Updated on February 03, 2020

Comments

Steve over 4 years
I want a rounding method on double values in C#. It needs to be able to round a double value to any rounding precision value. My code on hand looks like:
```
public static double RoundI(double number, double roundingInterval) {

    if (roundingInterval == 0.0)
    {
        return;
    }

    double intv = Math.Abs(roundingInterval);
    double sign = Math.Sign(number);
    double val = Math.Abs(number);

    double valIntvRatio = val / intv;
    double k = Math.Floor(valIntvRatio);
    double m = valIntvRatio - k;

    bool mGreaterThanMidPoint = ((m - 0.5) >= 1e-14) ? true : false;
    bool mInMidpoint = (Math.Abs(m - 0.5) < 1e-14) ? true : false;
    return (mGreaterThanMidPoint || mInMidpoint) ? sign * ((k + 1) * intv) : sign * (k * intv);
}
```
So RoundI(100, 3) should give 99 and RoundI(1.2345, 0.001) should give 1.235.
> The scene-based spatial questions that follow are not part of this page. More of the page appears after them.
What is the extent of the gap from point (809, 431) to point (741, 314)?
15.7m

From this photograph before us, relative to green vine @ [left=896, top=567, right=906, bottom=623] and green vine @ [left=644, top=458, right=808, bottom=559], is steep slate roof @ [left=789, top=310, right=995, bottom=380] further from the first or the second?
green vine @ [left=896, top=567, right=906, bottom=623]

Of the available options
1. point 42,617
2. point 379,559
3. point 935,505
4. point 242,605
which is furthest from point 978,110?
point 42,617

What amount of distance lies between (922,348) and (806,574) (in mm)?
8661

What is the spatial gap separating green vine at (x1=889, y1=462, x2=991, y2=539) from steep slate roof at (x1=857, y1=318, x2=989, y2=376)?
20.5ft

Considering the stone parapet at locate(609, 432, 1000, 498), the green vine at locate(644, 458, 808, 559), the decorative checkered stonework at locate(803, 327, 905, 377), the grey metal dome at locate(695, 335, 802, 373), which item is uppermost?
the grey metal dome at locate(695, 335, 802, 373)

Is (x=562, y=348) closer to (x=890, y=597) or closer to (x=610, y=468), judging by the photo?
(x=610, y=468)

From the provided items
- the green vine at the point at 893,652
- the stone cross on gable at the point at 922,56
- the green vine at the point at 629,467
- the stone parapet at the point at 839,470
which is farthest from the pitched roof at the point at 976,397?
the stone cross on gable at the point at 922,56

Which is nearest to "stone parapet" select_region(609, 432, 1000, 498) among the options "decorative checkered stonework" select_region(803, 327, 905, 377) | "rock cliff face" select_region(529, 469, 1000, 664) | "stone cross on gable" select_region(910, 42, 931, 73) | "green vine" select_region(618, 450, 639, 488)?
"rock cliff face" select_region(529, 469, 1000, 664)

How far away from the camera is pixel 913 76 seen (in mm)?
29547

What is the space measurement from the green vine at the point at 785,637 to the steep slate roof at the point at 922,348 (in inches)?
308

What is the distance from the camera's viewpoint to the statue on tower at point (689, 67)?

The problem is, RoundI(1.275, 0.01) returns 1.27, rather than 1.28. This is because when executing double valIntvRatio = val/intv, that is, double valIntvRatio = 1.275 / 0.01, it gives 0.12749999999999. I know this is a problem with double representation in any programming language. My question is, is there a standard code to do things like this, without the need to worry about precision on double? Here I set the tolerant to 1e-14, but this is too restrict for this problem and I don't know what is the correct tolerance to be set. Thank you for any help.